Jorge de Sena ironiza num poema aqueles que no futuro serão capazes de ver como "uma idade de ouro" a época que nos coube viver. O meu pai contou-me a angústia que sentira ao ver-me nascer em 1950, votado que estaria o mundo a uma catástrofe nuclear. Hoje são os mais novos a insurgir-se contra a catástrofe climática, que só não está por vir porque já vive connosco.

A ansiedade é o mecanismo que nos alerta para um perigo iminente, e é essencial à nossa sobrevivência. Mas, na sua patologia, é como um sensor avariado que sinaliza um perigo permanente e inamovível. E nesse modo patológico leva-nos à paralisia, inibindo os movimentos de defesa naturais, a luta ou a fuga.

Não é por acaso que falo de ansiedade, neste tempo de Natal. Há uma ansiedade própria do Natal, feita de expectativas irrealizadas e de memórias por resgatar. Nós não vivemos na Faixa de Gaza, nem nas fronteiras da Ucrânia, mas esse privilégio não afasta de nós a angústia que nos assalta ao assistirmos à abertura dos telejornais com imagens de guerra e de morte. O que aumenta a ansiedade nesta época é o confronto entre a enorme promessa de felicidade que todas as luzes e enfeites nos transmitem e a dificuldade que temos hoje, ao contrário dos tempos mais antigos, de afastar com todas essas luzes o medo da noite.

Como defensor que sou das festas de Natal, gostaria apenas de partilhar com quem tenha a paciência de me ler a angústia própria destas festas, que por vezes nos custa entender donde vem e por que nos pesa agora mais. A promessa de felicidade que toda a beleza do mundo e das mais altas criações humanas oferece expõe-se agora com a desmesura da alegria infinita, que nos desperta o medo de não a merecer, nem conseguir alcançar.

Há uma ansiedade própria do Natal, feita de expetativas irrealizadas e de memórias por resgatar.

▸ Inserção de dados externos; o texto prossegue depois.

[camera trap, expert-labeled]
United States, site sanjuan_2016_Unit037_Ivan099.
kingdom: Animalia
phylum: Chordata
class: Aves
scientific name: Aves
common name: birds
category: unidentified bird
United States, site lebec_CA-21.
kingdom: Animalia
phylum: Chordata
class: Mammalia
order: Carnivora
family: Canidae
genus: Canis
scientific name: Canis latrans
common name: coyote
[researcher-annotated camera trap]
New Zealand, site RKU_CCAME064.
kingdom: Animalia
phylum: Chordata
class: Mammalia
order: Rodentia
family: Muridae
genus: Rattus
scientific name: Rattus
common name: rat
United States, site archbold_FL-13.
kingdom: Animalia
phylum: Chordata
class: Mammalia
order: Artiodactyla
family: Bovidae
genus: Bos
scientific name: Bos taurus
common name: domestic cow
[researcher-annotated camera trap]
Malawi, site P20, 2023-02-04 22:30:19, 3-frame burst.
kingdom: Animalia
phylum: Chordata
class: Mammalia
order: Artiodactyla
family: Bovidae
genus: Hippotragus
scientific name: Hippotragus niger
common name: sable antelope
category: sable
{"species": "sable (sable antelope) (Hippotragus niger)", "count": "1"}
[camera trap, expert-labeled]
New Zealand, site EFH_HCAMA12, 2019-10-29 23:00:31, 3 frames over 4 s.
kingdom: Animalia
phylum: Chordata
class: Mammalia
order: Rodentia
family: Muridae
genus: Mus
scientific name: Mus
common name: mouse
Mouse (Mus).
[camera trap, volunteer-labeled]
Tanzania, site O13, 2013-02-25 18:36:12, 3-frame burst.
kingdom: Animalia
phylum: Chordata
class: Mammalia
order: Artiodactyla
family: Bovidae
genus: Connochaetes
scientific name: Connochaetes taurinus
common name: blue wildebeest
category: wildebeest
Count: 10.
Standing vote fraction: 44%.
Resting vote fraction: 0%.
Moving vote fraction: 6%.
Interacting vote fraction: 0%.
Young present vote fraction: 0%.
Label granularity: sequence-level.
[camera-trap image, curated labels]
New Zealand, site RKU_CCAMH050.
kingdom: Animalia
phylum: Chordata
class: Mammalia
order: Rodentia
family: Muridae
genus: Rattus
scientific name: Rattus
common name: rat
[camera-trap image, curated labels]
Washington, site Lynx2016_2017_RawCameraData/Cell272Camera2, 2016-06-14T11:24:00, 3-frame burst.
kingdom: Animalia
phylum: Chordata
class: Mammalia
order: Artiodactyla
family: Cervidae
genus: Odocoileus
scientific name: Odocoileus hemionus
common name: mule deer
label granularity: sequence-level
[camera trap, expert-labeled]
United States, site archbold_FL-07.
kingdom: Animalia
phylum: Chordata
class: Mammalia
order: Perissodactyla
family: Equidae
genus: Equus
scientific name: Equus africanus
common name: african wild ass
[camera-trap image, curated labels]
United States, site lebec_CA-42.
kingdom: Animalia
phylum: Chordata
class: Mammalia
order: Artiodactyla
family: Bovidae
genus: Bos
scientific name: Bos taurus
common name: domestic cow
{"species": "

Como diz o poema de Schiller, que se tornou hino da Europa com a 9.ª Sinfonia de Beethoven, a alegria é a mais bela cintilação dos deuses, a maior dádiva da vida. E como nos ensinou Espinoza, "a alegria é a passagem para um estado mais potente do próprio ser". Que este pensamento forte afaste a crosta de ansiedade que nos abafa e paralisa, e nos ajude a receber a fagulha dos deuses e a potência humana de nunca nos afastarmos da vida.

Temos tantas razões para ter medo como os nossos remotos antepassados, que se escondiam nas grutas com pavor dos ferozes animais predadores que rondavam na noite. Mas da glória da sua criação ficaram-nos as rochas pintadas nas grutas ou os penedos gravados nos montes, que nos dizem, como Malraux exprimiu numa fórmula magistral, que "é belo que o animal, que sabe que deve morrer, arranque à ironia das nebulosas o canto das constelações e que o lance ao acaso dos séculos".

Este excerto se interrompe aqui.